In long format, we can view the pattern of transitions by creating the variable `last`

as the lag of `state`

, and tabulating them:

. by id: gen last = state[_n-1] (712 missing values generated) . tab last state | state last | E F H S T U | Total -----------+------------------------------------------------------------------+---------- 1 | 22,039 115 56 39 58 146 | 22,453 2 | 227 7,927 54 8 33 73 | 8,322 3 | 60 1 5,787 0 3 11 | 5,862 4 | 59 50 74 4,120 19 23 | 4,345 5 | 197 21 0 4 4,973 69 | 5,264 6 | 182 120 9 39 64 3,892 | 4,306 -----------+------------------------------------------------------------------+---------- Total | 22,764 8,234 5,980 4,210 5,150 4,214 | 50,552

We can calculate the transition-based substitution values by hand from this table. Using the conventional definition, the probabilities are the number of transitions divided by the corresponding row totals. The hand-calculated figures correspond with the `trans2subs`

results.

. matlist t2s | c1 c2 c3 c4 c5 c6 -------------+------------------------------------------------------------------ r1 | 0 r2 | 1.967601 0 r3 | 1.98727 1.993341 0 r4 | 1.984684 1.987531 1.982969 0 r5 | 1.959993 1.992045 1.999488 1.994867 0 r6 | 1.951231 1.96336 1.996033 1.985649 1.972029 0 . di 2 - 115/22453 - 227/8322 // 1<->2 1.9676011 . di 2 - 56/22453 - 60/5862 // 1<->3 1.9872705 . di 2 - 39/22453 - 59/4345 // 1<->4 1.9846842

We can run `sqom`

with the `sub(meanprobdistance)`

option, and it will show us the substitution matrix it calculates.

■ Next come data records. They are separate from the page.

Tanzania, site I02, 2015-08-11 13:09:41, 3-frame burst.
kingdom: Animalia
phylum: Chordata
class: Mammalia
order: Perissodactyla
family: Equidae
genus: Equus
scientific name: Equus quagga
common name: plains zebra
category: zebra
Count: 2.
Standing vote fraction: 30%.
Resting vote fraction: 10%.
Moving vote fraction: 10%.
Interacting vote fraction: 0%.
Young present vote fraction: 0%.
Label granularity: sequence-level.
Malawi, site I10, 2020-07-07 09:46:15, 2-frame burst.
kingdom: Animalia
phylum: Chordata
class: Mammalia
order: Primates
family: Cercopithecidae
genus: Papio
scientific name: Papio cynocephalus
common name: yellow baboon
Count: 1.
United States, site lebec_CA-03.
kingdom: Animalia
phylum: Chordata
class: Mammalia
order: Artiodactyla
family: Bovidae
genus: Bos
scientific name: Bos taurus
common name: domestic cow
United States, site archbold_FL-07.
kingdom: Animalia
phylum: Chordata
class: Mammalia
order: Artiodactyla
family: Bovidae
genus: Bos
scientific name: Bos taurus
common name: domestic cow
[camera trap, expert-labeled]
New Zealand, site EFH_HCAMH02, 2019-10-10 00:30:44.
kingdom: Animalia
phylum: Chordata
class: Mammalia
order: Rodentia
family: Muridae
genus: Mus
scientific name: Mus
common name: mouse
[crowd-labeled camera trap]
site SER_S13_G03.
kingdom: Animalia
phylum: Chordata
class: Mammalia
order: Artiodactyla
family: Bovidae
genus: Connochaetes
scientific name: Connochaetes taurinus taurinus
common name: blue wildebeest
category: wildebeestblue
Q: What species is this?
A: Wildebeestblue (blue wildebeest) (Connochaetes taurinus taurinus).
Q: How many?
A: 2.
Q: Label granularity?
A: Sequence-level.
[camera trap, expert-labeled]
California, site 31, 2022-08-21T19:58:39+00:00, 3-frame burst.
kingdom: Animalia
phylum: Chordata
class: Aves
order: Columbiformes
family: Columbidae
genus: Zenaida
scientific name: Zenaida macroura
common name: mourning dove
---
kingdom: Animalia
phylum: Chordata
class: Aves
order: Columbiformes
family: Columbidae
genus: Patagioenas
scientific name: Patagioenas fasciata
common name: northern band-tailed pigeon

We can reproduce the values in this matrix using the figures in the transition table, and the \(p_{ij} = n_{ij}/n_{++}\) formula:

. sqset state id t element variable: state, 1 to 6 identifier variable: id, 1 to 712 order variable: t, 1 to 72 . sqom, full sub(meanprobdistance) indel(2) standard(none) symmetric SQsubcost[6,6] c1 c2 c3 c4 c5 c6 r1 0 r2 1.9932347 0 r3 1.9977053 1.998912 0 r4 1.9980614 1.9988527 1.9985362 0 r5 1.9949557 1.9989318 1.9999407 1.999545 0 r6 1.9935116 1.9961821 1.9996044 1.9987735 1.997369 0 Perform 154846 Comparisons with Needleman-Wunsch Algorithm Running mata function Distance matrix saved as SQdist

. di 2 - 115/50552 - 227/50552 // 1<->2 1.9932347 . di 2 - 56/50552 - 60/50552 // 1<->3 1.9977053 . di 2 - 39/50552 - 59/50552 // 1<->4 1.9980614

Thus we see that SADI and SQ use different definitions of \(p_{ij}\). SADI’s is the more common definition of a transition probability, using the number of cases at risk of a transition as the denominator. The net result of the difference (apart from incompatibility) is that SQ’s transition-based substitution costs will tend to be very undifferentiated (all off-diagonal values very close to 2) while SADI’s will show more variance. (Note that SADI’s default operation of `trans2subs`

without the `diag`

option removes \(i \rightarrow i\) transitions, i.e, remaining in the same state, from the denominator, yielding values even further from 2.)